Therapy of hypoparathyroidism with calcium and vitamin D derivatives is sometimes challenged by dose adjustment. Errors can lead to hypocalcemia and hyperphosphaturia or hypercalcemia and hypercalciuria with calcium phosphate deposits in soft tissues, nephrocalcinosis and chronic renal insufficiency [6, 7]. This is thus the reason for replacement therapy using a parathyroid hormone.

There are two forms of synthetic parathyroid hormone analogues currently available: PTH 1-34 and PTH 1-84. The shortened molecule PTH 1-34 (teriparatide) is the active fragment of human parathyroid hormone. It is registered as a therapeutic agent for severe osteoporosis. PTH 1-84 was also approved for therapy of hypoparathyroidism [3].

An experience of using a recombinant parathyroid hormone to treat hypoparathyroidism is now limited; however, the literature contains reports on successful application of a synthetic parathyroid hormone analogues in small groups of patients [4, 8—10].

PTH 1-34 and PTH 1-84 have been associated with the risk of osteosarcoma in toxicology studies in mice. Although the mice were administered drug doses exceeding the therapeutic doses several times, the risk of sarcoma cannot be completely excluded in humans [11]. Therefore, these drugs are not recommended for application in childhood. At the same time, there have been no reports of osteosarcoma over 10 years periods of using PTH 1-34 and 6 years of PTH 1-84 application in humans [12].

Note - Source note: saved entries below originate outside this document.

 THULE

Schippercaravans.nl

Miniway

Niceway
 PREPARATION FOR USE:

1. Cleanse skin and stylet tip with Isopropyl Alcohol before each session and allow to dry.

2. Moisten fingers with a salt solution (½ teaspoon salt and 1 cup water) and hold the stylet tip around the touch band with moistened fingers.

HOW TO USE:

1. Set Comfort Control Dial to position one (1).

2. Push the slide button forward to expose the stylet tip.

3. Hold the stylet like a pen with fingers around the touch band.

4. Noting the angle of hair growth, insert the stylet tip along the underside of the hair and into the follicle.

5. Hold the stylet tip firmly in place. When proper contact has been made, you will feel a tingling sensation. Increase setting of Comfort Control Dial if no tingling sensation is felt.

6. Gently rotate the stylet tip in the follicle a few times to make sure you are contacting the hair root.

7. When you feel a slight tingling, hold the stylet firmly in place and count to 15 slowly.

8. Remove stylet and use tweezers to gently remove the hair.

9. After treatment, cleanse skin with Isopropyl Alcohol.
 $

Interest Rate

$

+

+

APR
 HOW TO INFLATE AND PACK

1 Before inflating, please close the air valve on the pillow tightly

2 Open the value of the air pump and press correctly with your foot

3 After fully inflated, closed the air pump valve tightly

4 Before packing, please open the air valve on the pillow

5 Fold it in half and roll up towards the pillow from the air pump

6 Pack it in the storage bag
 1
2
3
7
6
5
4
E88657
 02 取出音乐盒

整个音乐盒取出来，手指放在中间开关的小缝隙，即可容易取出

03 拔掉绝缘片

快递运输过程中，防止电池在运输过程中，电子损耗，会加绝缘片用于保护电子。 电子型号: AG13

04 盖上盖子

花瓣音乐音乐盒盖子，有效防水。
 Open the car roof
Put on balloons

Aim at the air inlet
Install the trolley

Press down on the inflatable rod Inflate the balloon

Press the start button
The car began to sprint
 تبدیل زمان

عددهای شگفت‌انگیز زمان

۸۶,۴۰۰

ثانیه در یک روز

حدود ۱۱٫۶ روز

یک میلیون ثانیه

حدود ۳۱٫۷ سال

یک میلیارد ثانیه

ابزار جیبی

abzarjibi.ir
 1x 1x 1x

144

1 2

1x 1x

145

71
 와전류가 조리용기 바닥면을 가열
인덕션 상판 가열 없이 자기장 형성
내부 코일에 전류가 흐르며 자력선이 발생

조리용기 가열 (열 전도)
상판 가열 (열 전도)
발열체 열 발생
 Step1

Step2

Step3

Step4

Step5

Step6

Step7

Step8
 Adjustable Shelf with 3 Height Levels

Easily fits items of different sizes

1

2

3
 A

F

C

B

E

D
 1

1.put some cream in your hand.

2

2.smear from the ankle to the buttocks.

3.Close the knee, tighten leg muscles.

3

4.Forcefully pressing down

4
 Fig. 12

A number of studies compared the efficacy when PTH 1-34 was delivered subcutaneously by a twice-daily infusion versus insulin pump [10, 13]. It was shown that pump delivery provided minimum fluctuations in blood calcium levels. In our female patient, continuous subcutaneous infusion of teriparatide using an insulin pump provided normal calcium levels with minor daily fluctuations allowing cancelling totally alfacalcidol therapy and raised substantially quality of life of the patient.

Conclusion

APS-1 is a rare hereditary polycomponent disease. Hypoparathyroidism is one of the major components. Hydroxylated vitamin D derivatives are the treatment of choice for hypoparathyroidism. This therapy is often associated with difficulties in achieving physiologic calcium homeostasis without fluctuations in calcium concentration towards hypocalcemia and hypercalcemia. A particular problem appears in the treatment of patients with APS-1 who develop malabsorption deteriorating intestinal drug absorption. Replacement therapy using synthetic parathyroid hormone can be recommended when vitamin D derivatives fail to maintain normal calcium levels in the blood. The evident benefits of insulin pumps include more physiological imitation of parathyroid hormone release and normocalcemia without major daily calcium level fluctuations in blood.

ACKNOWLEDGMENT

Consent of the patient. The authors received a signed consent of the patient to publish the medical findings in this paper.

Conflict of interests. The authors declare that they have no apparent or potential conflicts of interests with the publication of this paper.